謎の自転車と異次元の世界

よく知っていて迷うはずのない森、昔から慣れ親しんでいる山で男がなぜか道に迷ってしまいます。やがて見たこともない村にたどり着き、そこには見たこともない人々が見たこともない服を着て豊かで平和な暮らしをしています。男はその村で贅沢な歓待を受け数日後自分の村へ帰りますが、誰もその話を信じてくれません。そこで再び森に入りその村を探しますが二度とたどり着くことはできませんでした。。。

浦島太郎に代表されるこのような言い伝えは「隠れ里伝説」といい日本各地に伝わっているそうです。高知、特に山深い仁淀川上流域には隠れ里伝説がいくつか残っています。

日高村の隠れ里伝説はまだ聞いたことがありませんが、隠れ里がありそうな雰囲気はあります。例えば村には地図にない道がたくさんあり、その道がどこか地図にない場所へ連れて行ってくれる気がします。

そんな地図にない道、錦山公園の管理道の途中にある今は誰も使わなくなった林道の入り口に数か月前、1台の放置自転車を見つけました。

まだ新しい茶色のママチャリで鍵も付いたままです。タイヤを押すと空気が抜けているのでだいぶ前からその場所に置かれたままになっているようでした。登録シールなど所有者を示すようなものは何もついていません。

そこは周囲に家のない山の中腹で、管理道も林道も地元の人すらめったに来ない道です。林道についてはそれがどこまで続いているのか、山を下りて地域の人数人に聞いても詳しいことはわかりませんでした。おそらく蛇紋岩採掘跡の廃坑に続いているようです。

自転車を見つけた時、あたりには誰もいませんでした。どんないきさつでこの自転車がそこにあるのか全く想像ができません。盗まれた物であれ何であれその場所は道の悪い自転車で行くような場所ではなかったからです。
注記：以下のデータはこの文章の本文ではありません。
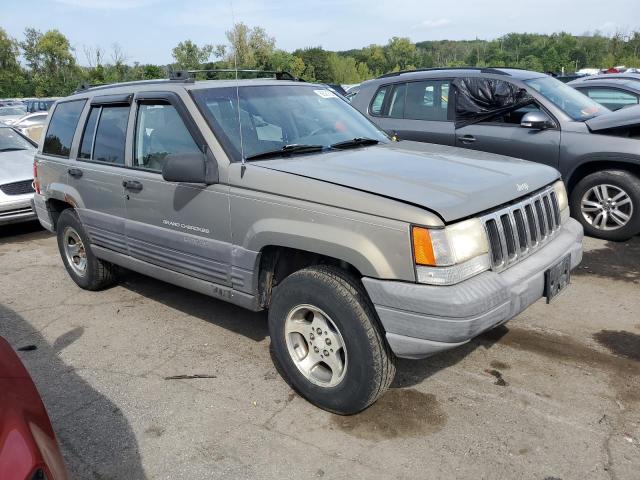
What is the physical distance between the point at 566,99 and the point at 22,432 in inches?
265

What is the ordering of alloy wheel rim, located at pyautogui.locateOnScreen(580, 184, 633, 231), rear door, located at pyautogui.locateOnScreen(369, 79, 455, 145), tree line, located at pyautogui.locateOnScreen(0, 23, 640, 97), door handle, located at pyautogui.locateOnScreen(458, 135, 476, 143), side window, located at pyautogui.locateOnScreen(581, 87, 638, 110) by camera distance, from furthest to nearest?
tree line, located at pyautogui.locateOnScreen(0, 23, 640, 97), side window, located at pyautogui.locateOnScreen(581, 87, 638, 110), rear door, located at pyautogui.locateOnScreen(369, 79, 455, 145), door handle, located at pyautogui.locateOnScreen(458, 135, 476, 143), alloy wheel rim, located at pyautogui.locateOnScreen(580, 184, 633, 231)

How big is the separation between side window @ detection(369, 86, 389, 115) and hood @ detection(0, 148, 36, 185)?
492 cm

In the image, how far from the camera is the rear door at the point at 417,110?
7.09 metres

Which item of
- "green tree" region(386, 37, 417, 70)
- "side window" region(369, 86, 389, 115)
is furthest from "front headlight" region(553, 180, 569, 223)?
"green tree" region(386, 37, 417, 70)

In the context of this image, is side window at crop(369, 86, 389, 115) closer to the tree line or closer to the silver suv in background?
the silver suv in background

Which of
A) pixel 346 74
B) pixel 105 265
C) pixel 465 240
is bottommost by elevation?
pixel 105 265

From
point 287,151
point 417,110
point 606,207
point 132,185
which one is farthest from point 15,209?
point 606,207

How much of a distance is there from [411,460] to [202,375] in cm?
154

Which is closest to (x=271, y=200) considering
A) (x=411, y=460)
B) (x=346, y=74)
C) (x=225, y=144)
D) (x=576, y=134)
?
(x=225, y=144)

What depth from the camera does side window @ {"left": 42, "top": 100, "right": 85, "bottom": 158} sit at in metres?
5.15

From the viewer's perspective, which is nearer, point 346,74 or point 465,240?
point 465,240

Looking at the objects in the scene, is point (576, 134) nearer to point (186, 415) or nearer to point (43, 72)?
point (186, 415)

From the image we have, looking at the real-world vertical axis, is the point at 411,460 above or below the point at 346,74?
below

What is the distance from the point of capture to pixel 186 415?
3.29 m
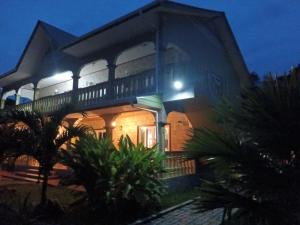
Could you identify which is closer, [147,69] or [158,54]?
[158,54]

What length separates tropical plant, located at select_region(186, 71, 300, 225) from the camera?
8.63ft

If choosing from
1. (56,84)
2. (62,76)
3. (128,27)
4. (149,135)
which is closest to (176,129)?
(149,135)

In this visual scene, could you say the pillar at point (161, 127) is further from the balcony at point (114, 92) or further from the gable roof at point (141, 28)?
the gable roof at point (141, 28)

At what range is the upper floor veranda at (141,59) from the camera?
32.5ft

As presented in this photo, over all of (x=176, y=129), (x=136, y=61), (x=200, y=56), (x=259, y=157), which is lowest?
(x=259, y=157)

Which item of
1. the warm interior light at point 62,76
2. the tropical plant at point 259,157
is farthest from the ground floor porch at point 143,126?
the tropical plant at point 259,157

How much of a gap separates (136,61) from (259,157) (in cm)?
1221

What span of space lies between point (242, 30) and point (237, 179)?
182 metres

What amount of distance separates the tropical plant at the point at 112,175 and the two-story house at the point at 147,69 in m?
2.74

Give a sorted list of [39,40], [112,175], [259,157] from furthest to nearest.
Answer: [39,40]
[112,175]
[259,157]

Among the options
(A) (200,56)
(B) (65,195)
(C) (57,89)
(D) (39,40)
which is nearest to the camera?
(B) (65,195)

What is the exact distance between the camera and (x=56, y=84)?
61.9 ft

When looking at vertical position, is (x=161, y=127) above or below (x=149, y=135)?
above

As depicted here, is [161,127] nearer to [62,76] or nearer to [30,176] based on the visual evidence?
[30,176]
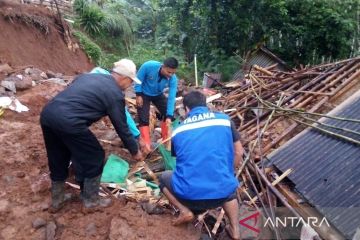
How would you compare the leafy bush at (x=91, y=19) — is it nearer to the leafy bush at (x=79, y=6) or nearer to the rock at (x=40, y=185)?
the leafy bush at (x=79, y=6)

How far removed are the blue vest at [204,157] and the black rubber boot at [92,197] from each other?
964 millimetres

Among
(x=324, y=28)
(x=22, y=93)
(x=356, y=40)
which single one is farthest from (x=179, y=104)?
(x=356, y=40)

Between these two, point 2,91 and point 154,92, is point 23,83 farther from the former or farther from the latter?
point 154,92

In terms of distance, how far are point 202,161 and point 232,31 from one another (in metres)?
12.5

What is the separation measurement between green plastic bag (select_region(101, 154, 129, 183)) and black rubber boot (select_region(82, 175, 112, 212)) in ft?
1.85

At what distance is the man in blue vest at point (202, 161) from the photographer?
11.8 feet

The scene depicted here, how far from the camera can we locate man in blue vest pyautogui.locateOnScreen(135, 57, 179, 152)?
6.00 m

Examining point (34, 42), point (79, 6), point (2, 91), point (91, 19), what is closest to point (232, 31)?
point (91, 19)

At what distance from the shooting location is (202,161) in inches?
141

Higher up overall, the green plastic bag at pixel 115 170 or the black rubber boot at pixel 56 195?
the black rubber boot at pixel 56 195

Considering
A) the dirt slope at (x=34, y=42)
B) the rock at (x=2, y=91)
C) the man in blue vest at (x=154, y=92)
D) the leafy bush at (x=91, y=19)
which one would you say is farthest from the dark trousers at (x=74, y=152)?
the leafy bush at (x=91, y=19)

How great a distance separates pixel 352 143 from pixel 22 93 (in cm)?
612

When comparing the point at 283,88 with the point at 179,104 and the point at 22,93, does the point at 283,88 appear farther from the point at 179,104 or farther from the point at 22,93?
the point at 22,93

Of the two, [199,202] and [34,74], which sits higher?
[199,202]
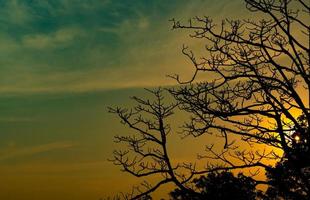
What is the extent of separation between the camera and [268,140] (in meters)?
15.0

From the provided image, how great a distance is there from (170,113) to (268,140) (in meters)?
3.30

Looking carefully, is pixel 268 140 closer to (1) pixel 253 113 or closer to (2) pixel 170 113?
(1) pixel 253 113

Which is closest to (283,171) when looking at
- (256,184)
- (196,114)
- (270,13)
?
(256,184)

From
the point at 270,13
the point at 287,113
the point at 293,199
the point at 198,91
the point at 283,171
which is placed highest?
the point at 270,13

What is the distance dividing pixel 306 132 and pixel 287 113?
84cm

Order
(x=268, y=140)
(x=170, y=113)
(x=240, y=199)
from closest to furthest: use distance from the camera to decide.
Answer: (x=268, y=140) → (x=170, y=113) → (x=240, y=199)

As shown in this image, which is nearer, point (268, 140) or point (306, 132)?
point (306, 132)

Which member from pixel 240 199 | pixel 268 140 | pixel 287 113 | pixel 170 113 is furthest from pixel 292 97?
pixel 240 199

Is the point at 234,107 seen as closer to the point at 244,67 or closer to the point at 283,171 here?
the point at 244,67

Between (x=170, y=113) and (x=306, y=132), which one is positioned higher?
(x=170, y=113)

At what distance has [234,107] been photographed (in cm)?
1464

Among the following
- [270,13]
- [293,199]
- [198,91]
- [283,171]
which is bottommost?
[293,199]

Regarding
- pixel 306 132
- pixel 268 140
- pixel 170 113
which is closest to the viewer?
pixel 306 132

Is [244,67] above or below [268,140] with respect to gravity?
above
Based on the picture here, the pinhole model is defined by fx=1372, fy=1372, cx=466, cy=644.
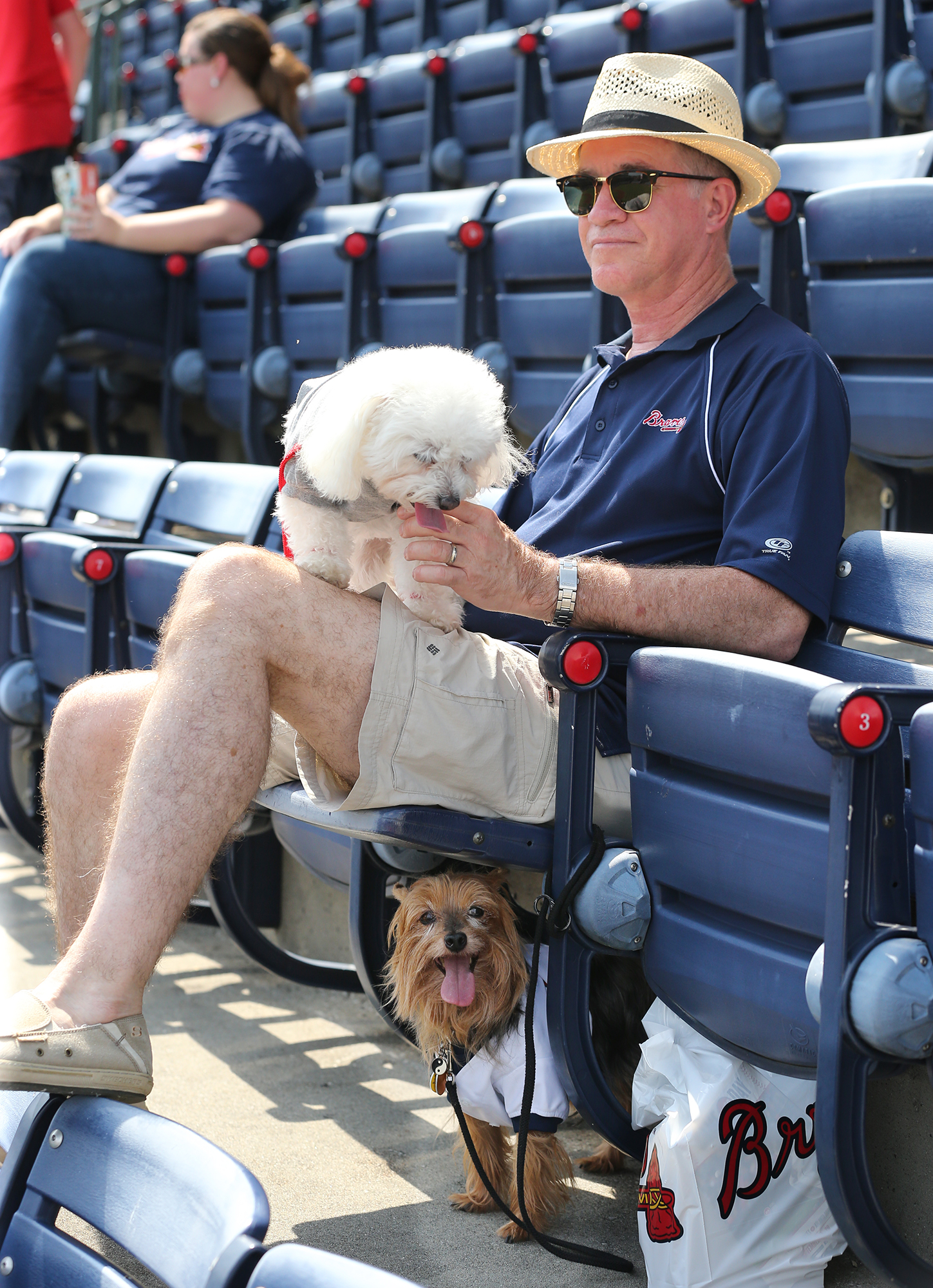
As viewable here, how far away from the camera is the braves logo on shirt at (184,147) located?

その後何度かその場所を通りましたが自転車はいつもそこにありました。ゴミと言うにはあまりにもきれいだったので私は自転車を落とし物として警察に届けることにしました。

しかし、その前に、もう一度あたりに人がいないか確かめることにしました。消えた自転車の所有者を探しに私は林道を奥へ進みました。

林道は地図上どころか地球上からも消え去る直前でした。落石や倒木が道をふさぎ、イノシシが掘り起こした痕もところどころにあるとても歩きにくい道。人の入った形跡はありません。そんな道に足を取られながら進むとやがて10メートルほど先に曲がり角が現れました。曲がり角の先に何があるのか、確かめてみるべきだとも思いましたが、なぜか先に進んではいけない気がして道を引き返し、自転車を警察署に届けました。

結局、警察でも持ち主は判明せず、昨日自転車は私の物になりました。

「盗難届も出ていません。不思議な自転車ですね」

警察署の窓口の女性も首をかしげていました。

いったいこの自転車はどこから来て、持ち主は自転車を置いてどこへ消えたのか。謎は深まるばかりです。

自分の物になったとはいえ、この自転車には乗る気になれません。

乗ればどこか異次元の世界へ連れていかれそうな気がするからです。

上の写真は林道とも自転車とも関係がありません。大滝山の金太郎岩です。